▶ _Document excerpt_
— begin —

De Minimus Can Be Maximus under the New Tangible Property Regulations

By:
James J. Wienclaw, CPA
Published Date:
Nov 1, 2014

So much has been written on the tangible property regulations during their evolution from proposed standards to final regulations, and even the CPA community has been outspoken with regard to these regulations. Still, many taxpayers are paying less attention than expected to them, perhaps because the lengthy implementation delays left some taxpayers taking a wait-and-see approach. Nonetheless, these regulations are effective for tax years beginning in 2014. Although the final regulations contain some implementation and compliance complexities, other provisions have evolved in a more taxpayer-friendly manner. One such provision is the de minimis safe harbor expensing election.

As practitioners, we routinely walk through the client ritual of determining which items of tangible property can be expensed versus capitalized for tax purposes. These were easier discussions when 50% and 100% bonus depreciation elections were available, along with a potential $500,000 expensing election under IRC section 179. As of this writing, both provisions have been essentially eliminated or substantially scaled back, making the discussion of expense versus capitalize more formative. Whether they will be restored remains a pending question; however, restoration can only enhance potential tax benefits when used in conjunction with the de minimis safe harbor expensing election for tangible property purchases.


Learn more about the new Tangible Property Regulations and what actions to take on your clients’ 2014 tax returns at the upcoming full day NYSSCPA C Corporations Tax Conference, Jan. 28, 2015, at the FAE Learning Center, 14 Wall Street. Register for in-person or live video webcast. Find out more here.

The Safe Harbor Expensing Provision

This election allows taxpayers to deduct as period costs expenses incurred to acquire or produce what the regulations call a “unit of property“ (UOP) that would generally be capitalized for tax purposes. The regulations state that where a taxpayer meets the requirements of the election and the books treat the UOP as a period cost, the same UOP may be expensed for tax purposes, up to certain limits addressed below. This book-tax conformity rule is a prerequisite for accelerated expensing under the de minimus rule. There are two key concepts that require further discussion. First, does the taxpayer issue an applicable financial statement (AFS)? Second, what is the definition of a UOP?

What is an Applicable Financial Statement (AFS)?

The regulations clearly define an AFS leaving little to interpretation to the practitioner. It is—

  • a financial statement required to be filed with the SEC;
  • a certified audited financial statement issued by an independent CPA; or
  • a financial statement required to be provided to a Federal or a state government or agency other than the SEC.

Where a taxpayer has an AFS, the maximum that may be expensed for each UOP is $5,000. Where there is no AFS, the maximum that may be expensed per UOP is $500.

— end —

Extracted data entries
— begin —

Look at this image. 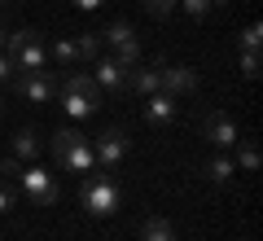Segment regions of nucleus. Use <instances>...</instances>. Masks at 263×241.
Wrapping results in <instances>:
<instances>
[{
	"label": "nucleus",
	"instance_id": "30",
	"mask_svg": "<svg viewBox=\"0 0 263 241\" xmlns=\"http://www.w3.org/2000/svg\"><path fill=\"white\" fill-rule=\"evenodd\" d=\"M0 110H5V105H0Z\"/></svg>",
	"mask_w": 263,
	"mask_h": 241
},
{
	"label": "nucleus",
	"instance_id": "13",
	"mask_svg": "<svg viewBox=\"0 0 263 241\" xmlns=\"http://www.w3.org/2000/svg\"><path fill=\"white\" fill-rule=\"evenodd\" d=\"M145 119H149L154 127H158V123H171L176 119V101H171L167 92H149L145 97Z\"/></svg>",
	"mask_w": 263,
	"mask_h": 241
},
{
	"label": "nucleus",
	"instance_id": "8",
	"mask_svg": "<svg viewBox=\"0 0 263 241\" xmlns=\"http://www.w3.org/2000/svg\"><path fill=\"white\" fill-rule=\"evenodd\" d=\"M127 145H132V140H127V132H123V127H110V132H101V136H97L92 158L101 162L105 171H114V167L123 162V154H127Z\"/></svg>",
	"mask_w": 263,
	"mask_h": 241
},
{
	"label": "nucleus",
	"instance_id": "1",
	"mask_svg": "<svg viewBox=\"0 0 263 241\" xmlns=\"http://www.w3.org/2000/svg\"><path fill=\"white\" fill-rule=\"evenodd\" d=\"M79 202L97 219H110V215L123 211V184L114 176H84L79 180Z\"/></svg>",
	"mask_w": 263,
	"mask_h": 241
},
{
	"label": "nucleus",
	"instance_id": "27",
	"mask_svg": "<svg viewBox=\"0 0 263 241\" xmlns=\"http://www.w3.org/2000/svg\"><path fill=\"white\" fill-rule=\"evenodd\" d=\"M75 5H79V9H88V13H92V9H101L105 0H75Z\"/></svg>",
	"mask_w": 263,
	"mask_h": 241
},
{
	"label": "nucleus",
	"instance_id": "7",
	"mask_svg": "<svg viewBox=\"0 0 263 241\" xmlns=\"http://www.w3.org/2000/svg\"><path fill=\"white\" fill-rule=\"evenodd\" d=\"M18 189H22L35 206H57V184H53V176H48L44 167H27V171L18 176Z\"/></svg>",
	"mask_w": 263,
	"mask_h": 241
},
{
	"label": "nucleus",
	"instance_id": "21",
	"mask_svg": "<svg viewBox=\"0 0 263 241\" xmlns=\"http://www.w3.org/2000/svg\"><path fill=\"white\" fill-rule=\"evenodd\" d=\"M241 75L259 79V48H241Z\"/></svg>",
	"mask_w": 263,
	"mask_h": 241
},
{
	"label": "nucleus",
	"instance_id": "19",
	"mask_svg": "<svg viewBox=\"0 0 263 241\" xmlns=\"http://www.w3.org/2000/svg\"><path fill=\"white\" fill-rule=\"evenodd\" d=\"M53 57H57L62 66H75V62H79V53H75V40H57V44H53Z\"/></svg>",
	"mask_w": 263,
	"mask_h": 241
},
{
	"label": "nucleus",
	"instance_id": "15",
	"mask_svg": "<svg viewBox=\"0 0 263 241\" xmlns=\"http://www.w3.org/2000/svg\"><path fill=\"white\" fill-rule=\"evenodd\" d=\"M35 154H40V132L35 127H22L18 136H13V158H18V162H31Z\"/></svg>",
	"mask_w": 263,
	"mask_h": 241
},
{
	"label": "nucleus",
	"instance_id": "10",
	"mask_svg": "<svg viewBox=\"0 0 263 241\" xmlns=\"http://www.w3.org/2000/svg\"><path fill=\"white\" fill-rule=\"evenodd\" d=\"M202 140H211L215 149H233L237 145V123L228 119L224 110H211L206 119H202Z\"/></svg>",
	"mask_w": 263,
	"mask_h": 241
},
{
	"label": "nucleus",
	"instance_id": "22",
	"mask_svg": "<svg viewBox=\"0 0 263 241\" xmlns=\"http://www.w3.org/2000/svg\"><path fill=\"white\" fill-rule=\"evenodd\" d=\"M145 9H149L154 18H171V13H176L180 5H176V0H145Z\"/></svg>",
	"mask_w": 263,
	"mask_h": 241
},
{
	"label": "nucleus",
	"instance_id": "2",
	"mask_svg": "<svg viewBox=\"0 0 263 241\" xmlns=\"http://www.w3.org/2000/svg\"><path fill=\"white\" fill-rule=\"evenodd\" d=\"M53 158H57V167H66L70 176H88L92 171V140L84 136V132H75V127H57V136H53Z\"/></svg>",
	"mask_w": 263,
	"mask_h": 241
},
{
	"label": "nucleus",
	"instance_id": "14",
	"mask_svg": "<svg viewBox=\"0 0 263 241\" xmlns=\"http://www.w3.org/2000/svg\"><path fill=\"white\" fill-rule=\"evenodd\" d=\"M202 176H206V180H215V184H228V180L237 176V162H233L228 154H215V158L206 162V167H202Z\"/></svg>",
	"mask_w": 263,
	"mask_h": 241
},
{
	"label": "nucleus",
	"instance_id": "5",
	"mask_svg": "<svg viewBox=\"0 0 263 241\" xmlns=\"http://www.w3.org/2000/svg\"><path fill=\"white\" fill-rule=\"evenodd\" d=\"M13 88H18L31 105H44L48 97L57 92V79H53V70H13Z\"/></svg>",
	"mask_w": 263,
	"mask_h": 241
},
{
	"label": "nucleus",
	"instance_id": "12",
	"mask_svg": "<svg viewBox=\"0 0 263 241\" xmlns=\"http://www.w3.org/2000/svg\"><path fill=\"white\" fill-rule=\"evenodd\" d=\"M127 92H158V66H127Z\"/></svg>",
	"mask_w": 263,
	"mask_h": 241
},
{
	"label": "nucleus",
	"instance_id": "11",
	"mask_svg": "<svg viewBox=\"0 0 263 241\" xmlns=\"http://www.w3.org/2000/svg\"><path fill=\"white\" fill-rule=\"evenodd\" d=\"M97 88L101 92H110V97H123L127 92V66H119L114 57H97Z\"/></svg>",
	"mask_w": 263,
	"mask_h": 241
},
{
	"label": "nucleus",
	"instance_id": "3",
	"mask_svg": "<svg viewBox=\"0 0 263 241\" xmlns=\"http://www.w3.org/2000/svg\"><path fill=\"white\" fill-rule=\"evenodd\" d=\"M57 92H62V110L70 114V119H88V114L101 105V88H97V79H92L88 70L66 75Z\"/></svg>",
	"mask_w": 263,
	"mask_h": 241
},
{
	"label": "nucleus",
	"instance_id": "20",
	"mask_svg": "<svg viewBox=\"0 0 263 241\" xmlns=\"http://www.w3.org/2000/svg\"><path fill=\"white\" fill-rule=\"evenodd\" d=\"M18 176H22V162L18 158H5V162H0V180H5L9 189H18Z\"/></svg>",
	"mask_w": 263,
	"mask_h": 241
},
{
	"label": "nucleus",
	"instance_id": "9",
	"mask_svg": "<svg viewBox=\"0 0 263 241\" xmlns=\"http://www.w3.org/2000/svg\"><path fill=\"white\" fill-rule=\"evenodd\" d=\"M158 92H167V97H189V92H197V70L158 62Z\"/></svg>",
	"mask_w": 263,
	"mask_h": 241
},
{
	"label": "nucleus",
	"instance_id": "26",
	"mask_svg": "<svg viewBox=\"0 0 263 241\" xmlns=\"http://www.w3.org/2000/svg\"><path fill=\"white\" fill-rule=\"evenodd\" d=\"M13 70H18V66L9 62V53H0V84H5V79H13Z\"/></svg>",
	"mask_w": 263,
	"mask_h": 241
},
{
	"label": "nucleus",
	"instance_id": "6",
	"mask_svg": "<svg viewBox=\"0 0 263 241\" xmlns=\"http://www.w3.org/2000/svg\"><path fill=\"white\" fill-rule=\"evenodd\" d=\"M101 44L114 48V62L119 66H136L141 62V40H136V31H132L127 22H114V27L101 35Z\"/></svg>",
	"mask_w": 263,
	"mask_h": 241
},
{
	"label": "nucleus",
	"instance_id": "16",
	"mask_svg": "<svg viewBox=\"0 0 263 241\" xmlns=\"http://www.w3.org/2000/svg\"><path fill=\"white\" fill-rule=\"evenodd\" d=\"M141 241H176V228H171V224L162 219V215H154V219H145Z\"/></svg>",
	"mask_w": 263,
	"mask_h": 241
},
{
	"label": "nucleus",
	"instance_id": "28",
	"mask_svg": "<svg viewBox=\"0 0 263 241\" xmlns=\"http://www.w3.org/2000/svg\"><path fill=\"white\" fill-rule=\"evenodd\" d=\"M5 44H9V31H5V27H0V53H5Z\"/></svg>",
	"mask_w": 263,
	"mask_h": 241
},
{
	"label": "nucleus",
	"instance_id": "25",
	"mask_svg": "<svg viewBox=\"0 0 263 241\" xmlns=\"http://www.w3.org/2000/svg\"><path fill=\"white\" fill-rule=\"evenodd\" d=\"M13 197H18V189L0 184V215H5V211H13Z\"/></svg>",
	"mask_w": 263,
	"mask_h": 241
},
{
	"label": "nucleus",
	"instance_id": "29",
	"mask_svg": "<svg viewBox=\"0 0 263 241\" xmlns=\"http://www.w3.org/2000/svg\"><path fill=\"white\" fill-rule=\"evenodd\" d=\"M211 5H233V0H211Z\"/></svg>",
	"mask_w": 263,
	"mask_h": 241
},
{
	"label": "nucleus",
	"instance_id": "24",
	"mask_svg": "<svg viewBox=\"0 0 263 241\" xmlns=\"http://www.w3.org/2000/svg\"><path fill=\"white\" fill-rule=\"evenodd\" d=\"M259 44H263V27H259V22H250V27L241 31V48H259Z\"/></svg>",
	"mask_w": 263,
	"mask_h": 241
},
{
	"label": "nucleus",
	"instance_id": "18",
	"mask_svg": "<svg viewBox=\"0 0 263 241\" xmlns=\"http://www.w3.org/2000/svg\"><path fill=\"white\" fill-rule=\"evenodd\" d=\"M237 162H241V171H259V145L254 140H237Z\"/></svg>",
	"mask_w": 263,
	"mask_h": 241
},
{
	"label": "nucleus",
	"instance_id": "4",
	"mask_svg": "<svg viewBox=\"0 0 263 241\" xmlns=\"http://www.w3.org/2000/svg\"><path fill=\"white\" fill-rule=\"evenodd\" d=\"M9 62L18 70H44V35L40 31H9V44H5Z\"/></svg>",
	"mask_w": 263,
	"mask_h": 241
},
{
	"label": "nucleus",
	"instance_id": "17",
	"mask_svg": "<svg viewBox=\"0 0 263 241\" xmlns=\"http://www.w3.org/2000/svg\"><path fill=\"white\" fill-rule=\"evenodd\" d=\"M75 53H79V62H92V57L101 53V35H97V31H84V35L75 40Z\"/></svg>",
	"mask_w": 263,
	"mask_h": 241
},
{
	"label": "nucleus",
	"instance_id": "23",
	"mask_svg": "<svg viewBox=\"0 0 263 241\" xmlns=\"http://www.w3.org/2000/svg\"><path fill=\"white\" fill-rule=\"evenodd\" d=\"M176 5L184 13H193V18H206V13H211V0H176Z\"/></svg>",
	"mask_w": 263,
	"mask_h": 241
}]
</instances>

— end —

▶ _Brief_
Write the next part of the article on the de minimis safe harbor election, picking up after its final sentence. The data has no role in this work.

▶ _Expected answer_
What is a unit of property UOP?

Generally, for purposes of the de minimus safe harbor, a UOP is property, material, or supply acquired or produced where—

1) the taxpayer has, at the beginning of the year, a written accounting policy that treats for book purposes amounts paid for property costing up to a predetermined dollar limit as a current expense (book-tax conformity requirement);
2) amount paid for property is expensed in a AFS or on the books and records if no AFS exists in accordance with the written accounting policy; and
3) the cost incurred per UOP is not more than $5,000 if the taxpayer has an AFS and not more than $500 otherwise.

Looking at the above, it’s apparent how important it is to properly identify a UOP to best maximize the benefits under the safe harbor. For example, the regulations will allow a taxpayer with an AFS that acquires 50 computers costing $1,000 per computer, 50 printers costing $500 per printer ($75,000 in total) to expense up to the full $75,000 if items 1 through 3 above are satisfied, along with the proper tax returns election as further discussed below. In addition, the taxpayer may still have the IRC section 179 expense election available.

Where UOP thresholds exceed the $5,000 or $500 limits, the entire cost should be capitalized but may be eligible for full or partial expensing under IRC section 179. In addition, taxpayers should closely review whether a UOP requires capitalization as part of a larger improvement or self-constructed asset.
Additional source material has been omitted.